Dans les cultures cellulaires ordinaires, la récupération des cellules, qui adhèrent au fond d’une boîte de culture, exige le recours à des enzymes spécifiques. Dans le cas des feuilles cellulaires, les cellules sont cultivées jusqu’à la formation d’une large pellicule, qu’on doit alors recueillir dans sa totalité. Mais en l’occurrence, l’emploi des enzymes, qui permet de détacher les cellules de la boîte, provoque aussi une perte de l’adhésion intercellulaires, et donc une dissolution de la feuille. Pour surmonter cet obstacle, une équipe de l’Université féminine de médecine de Tokyo a mis au point un procédé de culture à l’aide d’une couche de polymère dont l’adhérence cellulaire varie avec la température, si bien qu’il suffit d’abaisser la température pour détacher la feuille cellulaire de la boîte.

La surface, hydrophobe à 37°C, devient hydrophile à 20°C, ce qui permet l’enlèvement des cellules intégralement préservées sous leur forme de feuille.

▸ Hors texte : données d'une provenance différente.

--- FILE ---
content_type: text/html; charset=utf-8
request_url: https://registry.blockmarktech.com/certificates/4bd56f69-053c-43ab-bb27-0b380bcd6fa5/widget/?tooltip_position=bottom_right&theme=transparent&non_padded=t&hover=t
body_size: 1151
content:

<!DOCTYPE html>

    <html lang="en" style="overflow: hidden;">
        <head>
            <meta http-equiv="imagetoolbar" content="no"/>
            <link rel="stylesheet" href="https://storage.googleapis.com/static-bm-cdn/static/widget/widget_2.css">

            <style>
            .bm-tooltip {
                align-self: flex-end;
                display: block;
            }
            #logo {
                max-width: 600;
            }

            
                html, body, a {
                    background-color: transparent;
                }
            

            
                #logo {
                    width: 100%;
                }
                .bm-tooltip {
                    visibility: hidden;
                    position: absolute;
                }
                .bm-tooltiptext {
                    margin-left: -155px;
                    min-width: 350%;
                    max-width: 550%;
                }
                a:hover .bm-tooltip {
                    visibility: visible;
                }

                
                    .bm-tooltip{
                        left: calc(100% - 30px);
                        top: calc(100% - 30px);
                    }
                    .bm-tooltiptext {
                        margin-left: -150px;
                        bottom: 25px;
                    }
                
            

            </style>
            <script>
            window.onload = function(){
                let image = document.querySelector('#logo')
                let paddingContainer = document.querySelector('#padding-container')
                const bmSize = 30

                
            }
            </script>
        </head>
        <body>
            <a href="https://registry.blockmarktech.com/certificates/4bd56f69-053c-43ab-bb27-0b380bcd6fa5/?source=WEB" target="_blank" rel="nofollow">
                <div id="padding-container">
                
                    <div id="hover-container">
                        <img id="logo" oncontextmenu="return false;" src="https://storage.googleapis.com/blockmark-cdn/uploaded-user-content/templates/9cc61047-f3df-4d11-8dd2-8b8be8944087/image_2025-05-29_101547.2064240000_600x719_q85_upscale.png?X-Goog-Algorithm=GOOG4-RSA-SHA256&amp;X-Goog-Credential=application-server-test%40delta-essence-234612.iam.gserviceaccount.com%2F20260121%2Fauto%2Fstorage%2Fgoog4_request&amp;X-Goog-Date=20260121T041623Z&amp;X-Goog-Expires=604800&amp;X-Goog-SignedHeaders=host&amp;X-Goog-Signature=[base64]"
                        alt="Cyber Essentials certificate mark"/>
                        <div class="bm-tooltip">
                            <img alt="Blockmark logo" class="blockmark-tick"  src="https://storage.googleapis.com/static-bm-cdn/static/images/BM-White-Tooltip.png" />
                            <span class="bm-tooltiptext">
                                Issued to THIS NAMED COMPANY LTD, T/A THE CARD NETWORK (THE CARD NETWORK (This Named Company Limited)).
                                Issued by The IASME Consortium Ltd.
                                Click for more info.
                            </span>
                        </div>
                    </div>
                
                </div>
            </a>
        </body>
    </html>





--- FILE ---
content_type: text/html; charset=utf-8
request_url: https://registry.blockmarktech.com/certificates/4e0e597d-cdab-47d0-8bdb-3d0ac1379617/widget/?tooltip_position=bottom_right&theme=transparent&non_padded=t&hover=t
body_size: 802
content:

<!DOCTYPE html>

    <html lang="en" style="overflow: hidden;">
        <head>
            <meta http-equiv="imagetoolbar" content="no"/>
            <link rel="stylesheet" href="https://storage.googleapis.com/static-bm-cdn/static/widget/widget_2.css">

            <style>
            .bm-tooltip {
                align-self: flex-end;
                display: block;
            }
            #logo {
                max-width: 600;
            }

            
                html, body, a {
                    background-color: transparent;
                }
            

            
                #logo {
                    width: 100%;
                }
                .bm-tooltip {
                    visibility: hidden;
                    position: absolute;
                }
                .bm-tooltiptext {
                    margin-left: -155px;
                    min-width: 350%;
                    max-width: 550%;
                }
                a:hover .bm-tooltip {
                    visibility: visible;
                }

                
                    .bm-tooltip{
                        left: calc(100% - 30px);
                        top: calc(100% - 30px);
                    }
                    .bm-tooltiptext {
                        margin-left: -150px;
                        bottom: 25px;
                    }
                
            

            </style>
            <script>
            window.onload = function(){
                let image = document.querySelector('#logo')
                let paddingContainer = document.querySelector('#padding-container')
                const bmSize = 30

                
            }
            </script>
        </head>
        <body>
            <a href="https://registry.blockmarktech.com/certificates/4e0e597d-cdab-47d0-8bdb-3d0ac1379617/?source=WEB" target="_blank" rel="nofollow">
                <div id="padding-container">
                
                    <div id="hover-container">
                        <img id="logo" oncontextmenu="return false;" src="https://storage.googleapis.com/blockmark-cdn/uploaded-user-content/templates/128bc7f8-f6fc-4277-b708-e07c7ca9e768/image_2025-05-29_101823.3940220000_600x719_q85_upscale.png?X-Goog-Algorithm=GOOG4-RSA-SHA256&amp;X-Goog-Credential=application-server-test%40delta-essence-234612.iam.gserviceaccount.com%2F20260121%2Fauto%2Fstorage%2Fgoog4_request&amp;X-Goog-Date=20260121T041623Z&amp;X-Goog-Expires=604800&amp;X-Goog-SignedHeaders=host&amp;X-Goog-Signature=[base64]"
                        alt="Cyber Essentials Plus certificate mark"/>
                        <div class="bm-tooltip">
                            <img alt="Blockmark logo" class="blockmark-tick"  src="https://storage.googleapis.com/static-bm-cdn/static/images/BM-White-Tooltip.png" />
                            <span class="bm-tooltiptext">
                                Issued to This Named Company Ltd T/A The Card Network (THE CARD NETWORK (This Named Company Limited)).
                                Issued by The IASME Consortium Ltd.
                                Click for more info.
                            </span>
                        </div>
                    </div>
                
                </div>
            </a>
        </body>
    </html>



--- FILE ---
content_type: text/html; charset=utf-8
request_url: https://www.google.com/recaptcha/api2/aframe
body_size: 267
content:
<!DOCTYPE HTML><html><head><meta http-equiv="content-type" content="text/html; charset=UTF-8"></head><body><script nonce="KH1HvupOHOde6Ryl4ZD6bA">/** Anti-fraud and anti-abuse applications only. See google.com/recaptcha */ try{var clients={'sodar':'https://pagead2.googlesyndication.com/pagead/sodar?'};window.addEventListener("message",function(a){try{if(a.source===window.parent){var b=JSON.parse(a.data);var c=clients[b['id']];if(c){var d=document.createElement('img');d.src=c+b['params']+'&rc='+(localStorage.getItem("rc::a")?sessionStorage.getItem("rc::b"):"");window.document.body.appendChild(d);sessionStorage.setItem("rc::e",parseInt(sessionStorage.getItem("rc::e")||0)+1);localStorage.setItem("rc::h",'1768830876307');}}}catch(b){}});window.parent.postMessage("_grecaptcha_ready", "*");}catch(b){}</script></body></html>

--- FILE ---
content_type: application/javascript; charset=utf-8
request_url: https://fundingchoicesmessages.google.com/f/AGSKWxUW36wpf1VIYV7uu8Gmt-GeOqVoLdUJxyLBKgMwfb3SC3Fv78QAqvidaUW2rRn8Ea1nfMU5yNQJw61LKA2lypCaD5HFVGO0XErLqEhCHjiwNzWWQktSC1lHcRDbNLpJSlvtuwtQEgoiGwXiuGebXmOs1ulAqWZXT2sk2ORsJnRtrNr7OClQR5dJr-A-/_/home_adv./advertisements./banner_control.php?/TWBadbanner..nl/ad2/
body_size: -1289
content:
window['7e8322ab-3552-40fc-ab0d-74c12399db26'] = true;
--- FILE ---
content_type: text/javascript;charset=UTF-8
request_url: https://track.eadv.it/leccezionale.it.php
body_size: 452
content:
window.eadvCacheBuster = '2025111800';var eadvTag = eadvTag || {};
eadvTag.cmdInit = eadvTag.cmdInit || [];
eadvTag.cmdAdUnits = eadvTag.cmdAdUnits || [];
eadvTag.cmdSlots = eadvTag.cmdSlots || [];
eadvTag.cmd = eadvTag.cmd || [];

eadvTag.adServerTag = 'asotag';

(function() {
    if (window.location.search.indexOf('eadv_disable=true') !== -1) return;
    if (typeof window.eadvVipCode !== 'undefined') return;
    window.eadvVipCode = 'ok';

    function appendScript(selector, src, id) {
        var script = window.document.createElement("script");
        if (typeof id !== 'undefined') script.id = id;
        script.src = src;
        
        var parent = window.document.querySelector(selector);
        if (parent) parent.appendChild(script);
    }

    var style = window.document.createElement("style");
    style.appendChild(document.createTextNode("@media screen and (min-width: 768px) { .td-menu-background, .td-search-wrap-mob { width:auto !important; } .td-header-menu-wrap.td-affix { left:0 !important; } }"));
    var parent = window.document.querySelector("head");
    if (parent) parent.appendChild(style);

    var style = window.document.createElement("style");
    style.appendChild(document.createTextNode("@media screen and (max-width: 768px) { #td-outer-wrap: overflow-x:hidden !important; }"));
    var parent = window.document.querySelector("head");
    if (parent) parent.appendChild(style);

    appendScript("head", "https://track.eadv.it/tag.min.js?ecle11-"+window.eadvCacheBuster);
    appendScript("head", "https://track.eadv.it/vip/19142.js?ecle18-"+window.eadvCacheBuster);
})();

En appliquant la technologie des nanoprocédés à la fabrication des pellicules destinées aux affichages à cristaux liquides, Dai Nippon Printing a pu donner à ces substrats sensibles à la température une forme en rouleau et réussir à les produire à grande échelle. La production de feuilles cellulaires a encore des défis à relever en ce qui concerne les coûts et les techniques employées, mais la technologie de Dai Nippon Printing laisse espérer une accélération des applications pratiques.

« Au fur et à mesure des avancées de la recherche, nous avons relevé un bon nombre de points où l’impression et la médecine régénératrice se recoupent », dit M. Tsuchiya. « Lorsque nous nous sommes lancés dans ce travail de mise au point, notre compréhensions des enjeux était limitée et nous nous sommes fiés à la sagesse des milieux médicaux. Bien souvent, nous étions perplexes quant à la marche à suivre. En médecine, le premier impératif est la sécurité, loin devant des préoccupations comme le coût. C’est là que réside la grande différence avec l’imprimerie. Mais à mesure de notre travail, nous avons exploré les façons de tirer le meilleur parti de la haute reproductibilité de la technologie de l’impression. Aujourd’hui encore, il nous arrive fréquemment de procéder par tâtonnements, mais nous sommes parvenus à un stade où les médecins et les chercheurs peuvent compter sur nous pour certaines choses que nous sommes en mesure de faire en tant qu’imprimeurs. »

Le Laboratoire des sciences de la vie de Dai Nippon Printing n’est pas un grand organisme de recherche. Mais la collaboration avec les universités et les centres de recherche nous fournit un éventail d’expériences professionnelles riche en perspectives sur tous les possibles. Dai Nippon et ses partenaires en recherche travaillent de concert à l’ouverture de nouveaux chemins dans le domaine de la médecine régénératrice.